Você já pensou na sorte que é ter na vida alguém que nos encoraje a saltar, não pelo clichê, mas porque sabe que nós vamos dar um jeito de criar asas no caminho? É diferente de quem só incentiva por incentivar; igual aqueles que só ouvem para falar.
Levei essa conversa para a minha sessão de análise pensando em destacar uma outra questão, mas sabiamente a minha analista, a quem eu serei eternamente agradecida por manter os meus pés no chão e a minha mente cada vez mais ciente de quem eu sou e aceito, falou sobre uma das características narcisista que todo nós temos: a vontade de agradar. “Você não é unanimidade. Ninguém é unanimidade. Me aponta uma pessoa que seja unanimidade. Eu nunca vi alguém ganhar uma eleição com 100% dos votos...”. Enquanto ela falava, eu juro que tentei pensar numa pessoa que seria unânime. A única que veio à cabeça foi a Ivete Sangalo, acredita? É, eu acho que ela é a pessoa mais próxima de uma unanimidade; e ainda assim não é.
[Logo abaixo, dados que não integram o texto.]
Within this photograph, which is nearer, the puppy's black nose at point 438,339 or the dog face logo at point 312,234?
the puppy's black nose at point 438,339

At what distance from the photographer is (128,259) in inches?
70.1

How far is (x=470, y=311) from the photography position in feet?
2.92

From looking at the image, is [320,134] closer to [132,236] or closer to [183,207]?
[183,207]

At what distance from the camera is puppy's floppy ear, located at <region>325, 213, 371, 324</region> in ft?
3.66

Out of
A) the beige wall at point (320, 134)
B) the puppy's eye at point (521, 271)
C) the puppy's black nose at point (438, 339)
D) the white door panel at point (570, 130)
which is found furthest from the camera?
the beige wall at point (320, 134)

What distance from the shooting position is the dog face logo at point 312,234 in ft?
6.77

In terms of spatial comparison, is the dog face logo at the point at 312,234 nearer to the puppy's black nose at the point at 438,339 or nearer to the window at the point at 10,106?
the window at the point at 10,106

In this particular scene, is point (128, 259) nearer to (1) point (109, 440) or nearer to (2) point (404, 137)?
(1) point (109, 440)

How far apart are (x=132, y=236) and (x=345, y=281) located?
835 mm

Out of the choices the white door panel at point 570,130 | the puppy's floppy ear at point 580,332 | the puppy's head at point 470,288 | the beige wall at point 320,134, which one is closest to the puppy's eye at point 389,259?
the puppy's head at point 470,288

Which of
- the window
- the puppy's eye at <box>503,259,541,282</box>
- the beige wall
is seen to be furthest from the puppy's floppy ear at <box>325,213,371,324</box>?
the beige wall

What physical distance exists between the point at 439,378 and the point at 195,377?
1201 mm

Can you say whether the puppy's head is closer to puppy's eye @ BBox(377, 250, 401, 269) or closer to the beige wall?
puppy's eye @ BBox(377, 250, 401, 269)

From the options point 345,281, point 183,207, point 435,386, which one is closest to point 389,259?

Somei a fala da Ramata com a da minha analista e o resultado foi CORAGEM, bem o tema do meu livro. É preciso ter coragem para seguir a nossa intuição; falar o que não agrada, mas é necessário; se expor ao julgamento; ser contra uma multidão que é a favor; contar uma história diferente do esperado.
Lembrei quão perigoso era desacelerar o passo antes de saltar de parapente no precipício. “Não pare de correr, não pare de correr” era o que gritava a equipe que me acompanhou. O processo da corrida, ainda que com medo, determina o sucesso do voo, embora sempre haja tempo de desistir. Mas, tecnicamente falando, o resultado pode ser fatal se a gente decidir mudar de rota no meio do salto; na vida, a fatalidade é desistir sem tentar; desistir sem pensar.
Será?
Que não nos falte coragem de pular;
e de desistir depois de pensar.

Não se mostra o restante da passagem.